사용자 지정 음성 인식

20분

기본 Windows 음성 인식보다 더 잘 수행하려면 전체 문장 입력을 처리하도록 디자인된 앱 특정 음성 인식 시스템을 코딩해야 합니다.

이는 상당히 많은 코딩 작업이므로, 대신에 앱의 AutomationProperties.Name 속성을 개선하고 Windows 음성 인식기에 대해 다시 테스트하는 것이 좋을 수 있습니다. 약간 어설프지만 이 입력 방법에 액세스할 수 있는 시스템이 이미 준비되어 있습니다. 하지만 이 특수화된 컨텍스트에서 원활한 음성 입력을 위해 이 사용자 지정 시스템을 만들어야 합니다.

참조

명령의 전체 목록은 Windows 음성 인식 명령을 참조하세요.

마이크에서 입력을 가져와 해당 입력에 대한 음성 인식을 실행하기 위한 권한 얻기

사용자 지정 음성 인식 사용을 시작하기 전에 먼저 여러 가지 권한 및 기능을 설정해야 합니다.

Visual Studio에서 계산기 프로젝트가 로드되면 Package.appxmainifest 파일을 열고 기능을 선택합니다. 마이크 기능을 켭니다.

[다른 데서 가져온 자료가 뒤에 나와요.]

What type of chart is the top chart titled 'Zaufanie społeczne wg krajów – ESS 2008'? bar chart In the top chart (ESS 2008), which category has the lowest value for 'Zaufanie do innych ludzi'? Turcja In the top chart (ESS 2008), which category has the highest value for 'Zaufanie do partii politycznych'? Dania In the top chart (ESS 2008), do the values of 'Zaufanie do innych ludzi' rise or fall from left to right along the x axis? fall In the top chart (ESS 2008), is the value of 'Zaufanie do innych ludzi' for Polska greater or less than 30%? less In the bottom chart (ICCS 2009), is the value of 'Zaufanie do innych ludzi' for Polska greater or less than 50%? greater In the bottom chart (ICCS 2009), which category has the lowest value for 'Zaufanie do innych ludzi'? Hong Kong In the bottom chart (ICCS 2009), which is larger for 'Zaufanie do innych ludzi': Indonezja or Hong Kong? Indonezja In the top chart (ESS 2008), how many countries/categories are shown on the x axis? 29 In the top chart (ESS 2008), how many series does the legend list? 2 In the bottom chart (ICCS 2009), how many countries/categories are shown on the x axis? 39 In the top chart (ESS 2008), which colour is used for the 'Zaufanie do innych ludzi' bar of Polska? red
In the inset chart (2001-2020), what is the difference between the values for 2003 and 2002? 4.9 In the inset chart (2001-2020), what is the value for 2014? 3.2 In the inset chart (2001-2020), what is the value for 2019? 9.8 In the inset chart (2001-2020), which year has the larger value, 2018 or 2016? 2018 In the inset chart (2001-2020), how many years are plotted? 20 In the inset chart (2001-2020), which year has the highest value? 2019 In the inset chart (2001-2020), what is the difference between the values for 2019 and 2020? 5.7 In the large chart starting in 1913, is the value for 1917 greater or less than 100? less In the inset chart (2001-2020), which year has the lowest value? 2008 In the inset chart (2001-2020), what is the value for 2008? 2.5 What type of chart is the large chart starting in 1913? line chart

Setting the microphone capability.

이 기능을 설정하면 마이크의 오디오 피드에 대한 액세스 권한이 제공됩니다. 매니페스트 파일을 저장하고 닫습니다.
이것은 앱에 필요한 모든 것이지만, 음성 인식이 작동하는 데 필요한 모든 것은 아닙니다. 사용자는 앱에 대한 마이크 및 음성 인식을 사용하도록 설정해야 하며 음성 인식은 기본적으로 사용하지 않도록 설정됩니다. 개발자는 테스트할 때 사용자이기도 하므로 Windows 검색 창에 “개인 정보 설정”을 입력합니다.

Setting the privacy settings.

음성을 선택하고 온라인 음성 인식이 켜져 있는지 확인합니다. 마이크를 선택하고 앱이 마이크에 액세스하도록 허용이 켜져 있는지 확인합니다. 설정 창을 닫거나 최소화합니다.

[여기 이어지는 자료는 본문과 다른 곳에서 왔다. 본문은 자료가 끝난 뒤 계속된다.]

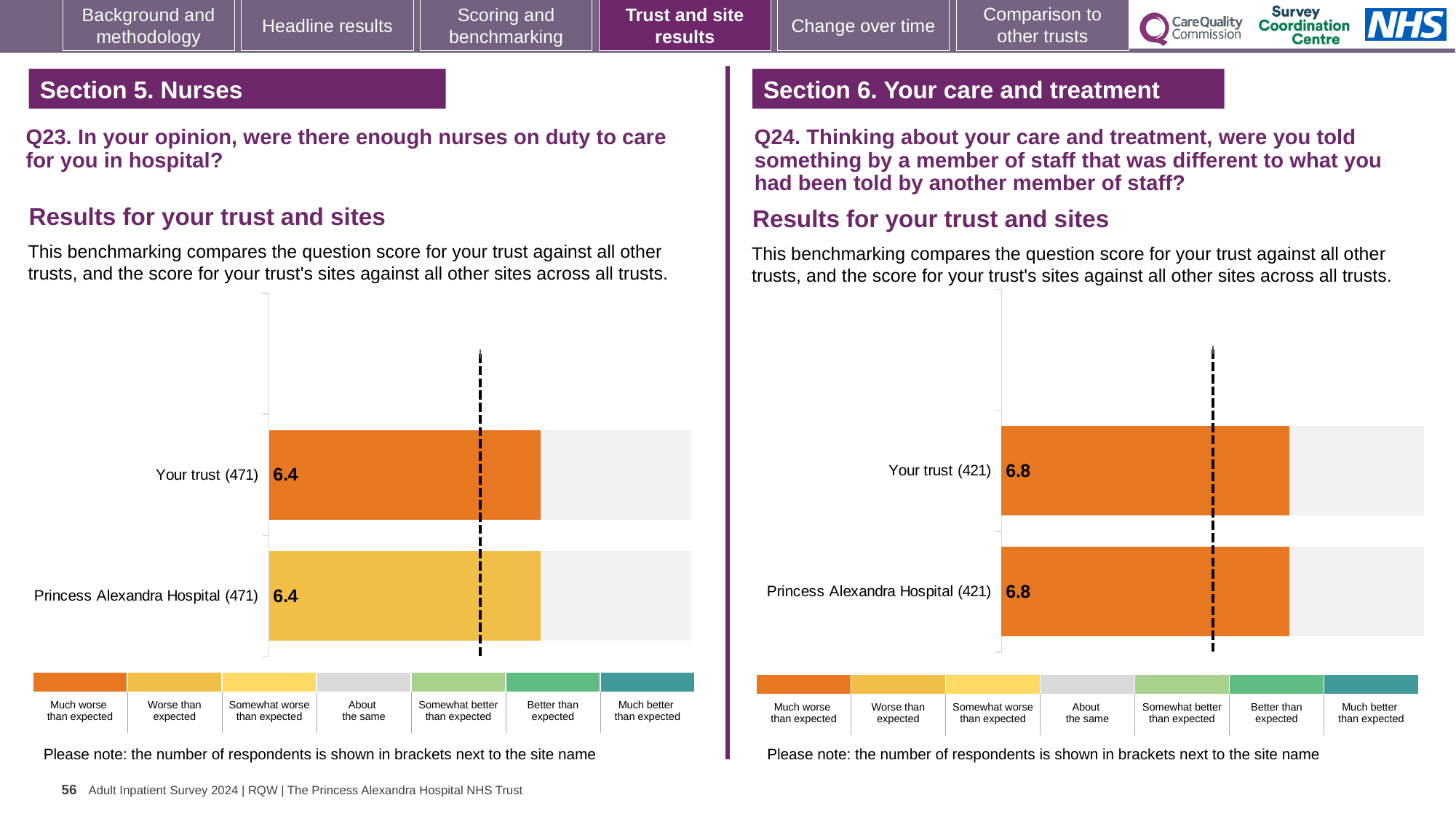
On the Q24 chart (right), which benchmark category does the colour of the Your trust bar correspond to? Much worse than expected What kind of chart is used for the Q23 results on the left? Bar chart How many bars are plotted on the Q24 chart (right)? 2 On the Q23 chart (left), what is the score for Your trust (471)? 6.4 On the Q23 chart (left), which benchmark category does the colour of the Princess Alexandra Hospital bar correspond to? Worse than expected On the Q24 chart (right), what is the score for Princess Alexandra Hospital (421)? 6.8 On the Q24 chart (right), what is the difference between the score for Your trust and the score for Princess Alexandra Hospital? 0.0 On the Q23 chart (left), what is the difference between the score for Your trust and the score for Princess Alexandra Hospital? 0.0 On the Q23 chart (left), what is the score for Princess Alexandra Hospital (471)? 6.4 On the Q24 chart (right), what is the score for Your trust (421)? 6.8 How many bars are plotted on the Q23 chart (left)? 2 How many respondents are shown in brackets for Your trust on the Q24 chart (right)? 421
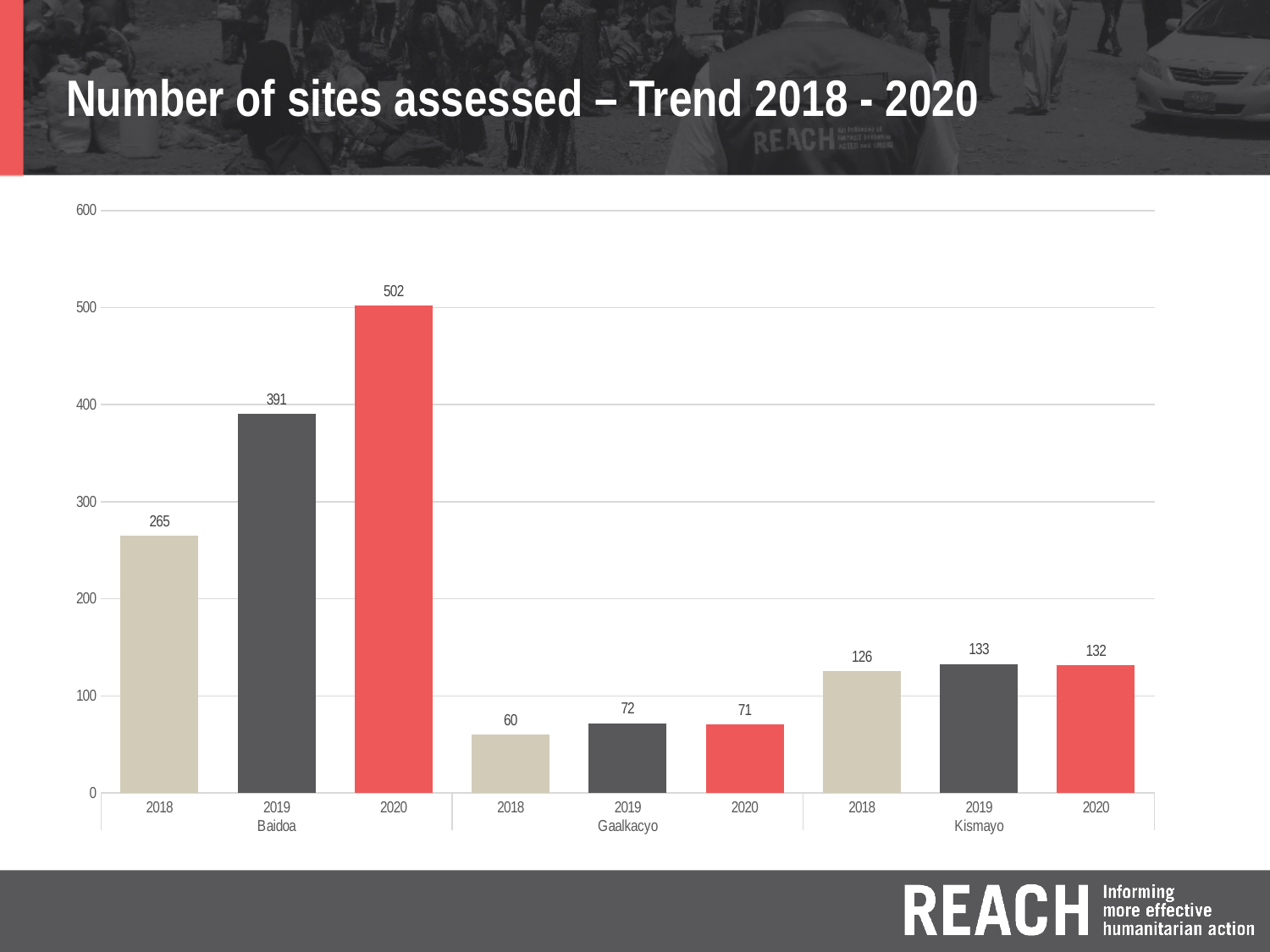
What kind of chart is shown on the slide? bar chart How many bars are plotted on the chart? 9 Which bar has the lowest value on the chart? Gaalkacyo 2018 Which bar has the highest value on the chart? Baidoa 2020 What is the value for Kismayo in 2019? 133 What is the number of sites assessed in Gaalkacyo in 2018? 60 What is the difference between the Baidoa values for 2020 and 2019? 111 Do the Baidoa values rise or fall from 2018 to 2020? rise What is the difference between the Kismayo values for 2018 and 2019? 7 How many sites were assessed in Baidoa in 2020? 502 Which is larger: Baidoa in 2018 or Kismayo in 2018? Baidoa in 2018 Is the value for Baidoa in 2019 greater or less than 400? less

앱에서 이 상황을 제대로 처리하는지 테스트하기 위해 나중에 이 설정을 끌 것입니다.

단어 및 구를 일치시키는 코드를 UI 요소에 추가

사용자 지정 음성 인식기를 지원하려면 매우 많은 코드를 추가해야 하지만, 먼저 using 문 및 전역 변수를 사용해 보겠습니다.

코드 맨 위에 다음 using 문을 추가합니다.

using Windows.Media.SpeechRecognition;
using Windows.Media.Capture;

다음 전역 변수 및 하나의 새 열거형을 추가합니다.

        enum eElements
        {
            Button,
            ToggleSwitch,
            Unknown
        }

        bool isRecognitionAvailable;
        SpeechRecognizer speechRecognizer;

위에서 설명한 권한 문제를 처리하려면 코드에 다음 클래스를 추가합니다. RequestMicrophonePermission을 한 번 호출하면 필요한 모든 권한이 확인됩니다. 이 코드는 제네릭 코드이며 마이크를 통해 음성 인식 권한을 지원하기 위해 Windows 10용으로 개발하는 앱에서 사용할 수 있지만, Cortana/받아쓰기 개인 정보를 처리하지는 않습니다.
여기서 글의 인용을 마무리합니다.